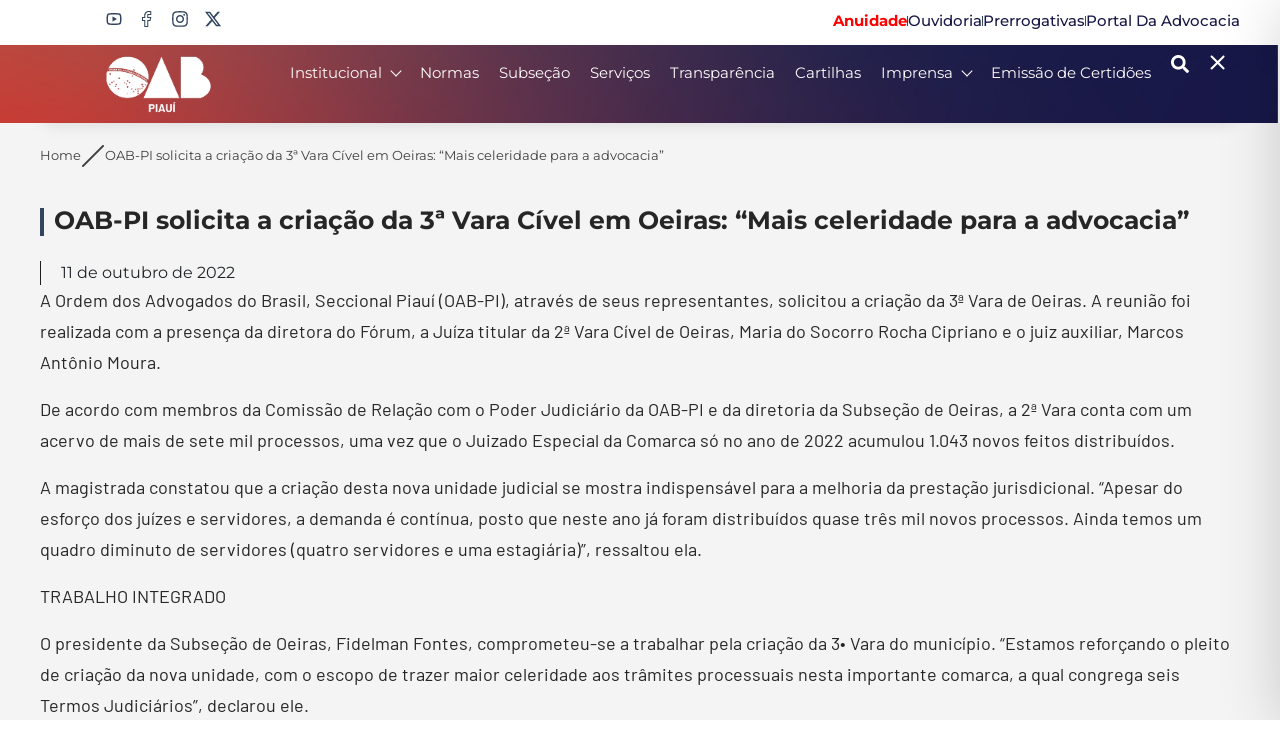

--- FILE ---
content_type: image/svg+xml
request_url: https://www.oabpi.org.br/wp-content/uploads/2025/05/separador.svg
body_size: -28
content:
<svg xmlns="http://www.w3.org/2000/svg" width="24" height="24" viewBox="0 0 24 24" fill="none"><path d="M22 2L2 22" stroke="#404040" stroke-width="2" stroke-linecap="round" stroke-linejoin="round"></path></svg>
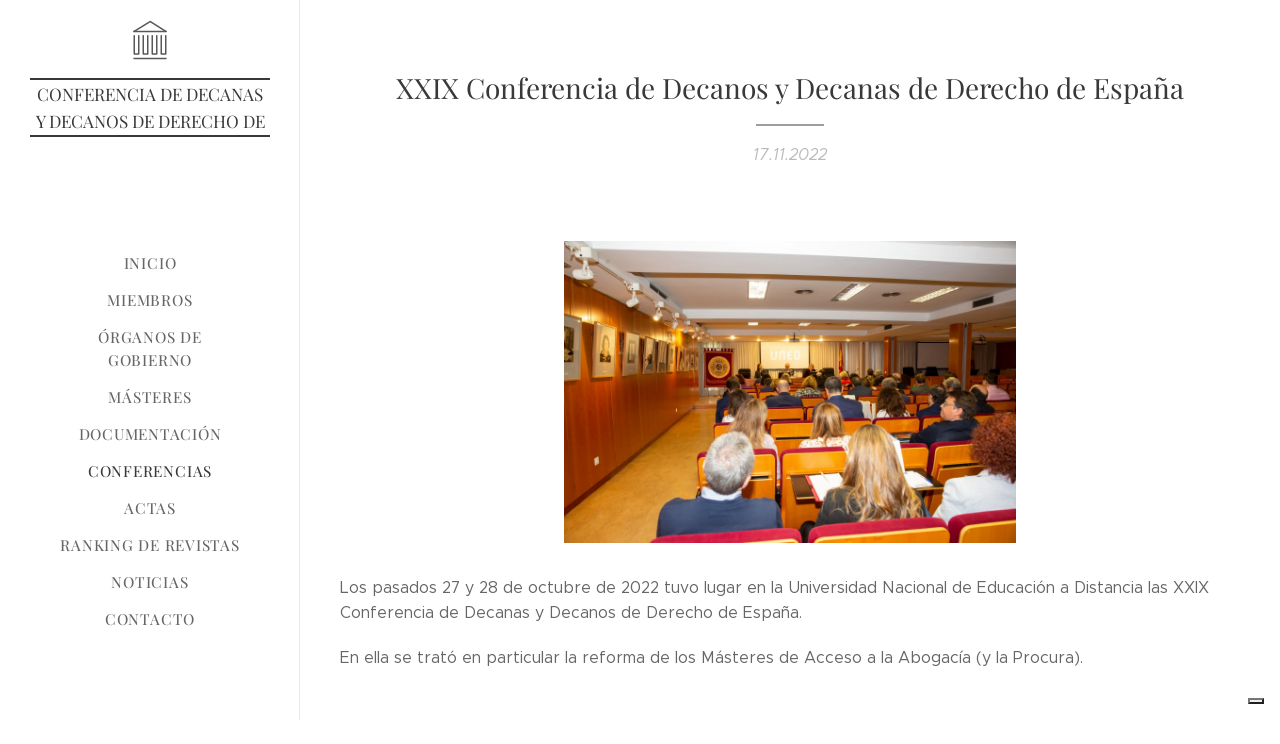

--- FILE ---
content_type: application/javascript; charset=utf-8
request_url: https://cs.iubenda.com/cookie-solution/confs/js/25654251.js
body_size: 140
content:
_iub.csRC = { consApiKey: 'wXJzt45yPOiInIof62RplxxNKqzwILe1', publicId: '85917ff4-7dbe-4d34-bce8-1bb21ce1e51c', floatingGroup: false };
_iub.csEnabled = true;
_iub.csPurposes = [4,3,1,5];
_iub.cpUpd = 1753348822;
_iub.csFeatures = {"geolocation_setting":false,"cookie_solution_white_labeling":1,"rejection_recovery":false,"full_customization":true,"multiple_languages":"es","mobile_app_integration":false};
_iub.csT = null;
_iub.googleConsentModeV2 = true;
_iub.totalNumberOfProviders = 6;
_iub.csSiteConf = {"askConsentAtCookiePolicyUpdate":true,"emailMarketing":{"theme":"dark"},"enableFadp":true,"enableLgpd":true,"enableUspr":true,"fadpApplies":true,"floatingPreferencesButtonDisplay":"bottom-right","lang":"es","perPurposeConsent":true,"siteId":4173753,"storage":{"useSiteId":true},"usprApplies":true,"whitelabel":false,"cookiePolicyId":25654251,"banner":{"acceptButtonDisplay":true,"closeButtonDisplay":false,"customizeButtonDisplay":true,"explicitWithdrawal":true,"listPurposes":true,"ownerName":"facultades-derecho.es","position":"float-top-center","rejectButtonDisplay":true,"showTitle":false,"showTotalNumberOfProviders":true}};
= = = =
> _Problem requirements_: Retype exactly. Include each line from the start of the material through the line holding "content_type: application/javascript; charset=utf-8", and leave the pictures out.

> _Written solution_:
--- FILE ---
content_type: image/svg+xml
request_url: https://www.oabpi.org.br/wp-content/uploads/2025/05/separador.svg
body_size: -28
content:
<svg xmlns="http://www.w3.org/2000/svg" width="24" height="24" viewBox="0 0 24 24" fill="none"><path d="M22 2L2 22" stroke="#404040" stroke-width="2" stroke-linecap="round" stroke-linejoin="round"></path></svg>

--- FILE ---
content_type: application/javascript; charset=utf-8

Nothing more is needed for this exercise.